The problem: Copy out the text of the rows below word for word, leaving out the pictures.

Entries supplied:
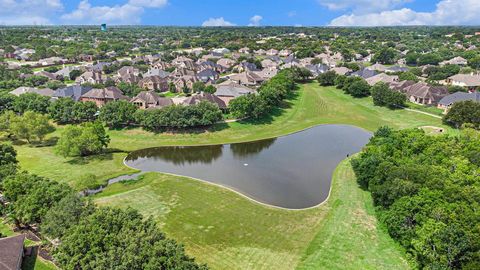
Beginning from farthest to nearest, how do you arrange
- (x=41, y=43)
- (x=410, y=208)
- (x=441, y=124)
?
1. (x=41, y=43)
2. (x=441, y=124)
3. (x=410, y=208)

Solved exercise:
Beginning from farthest to nearest, how do you arrange
- (x=41, y=43)
- (x=410, y=208)
- (x=441, y=124)
?
1. (x=41, y=43)
2. (x=441, y=124)
3. (x=410, y=208)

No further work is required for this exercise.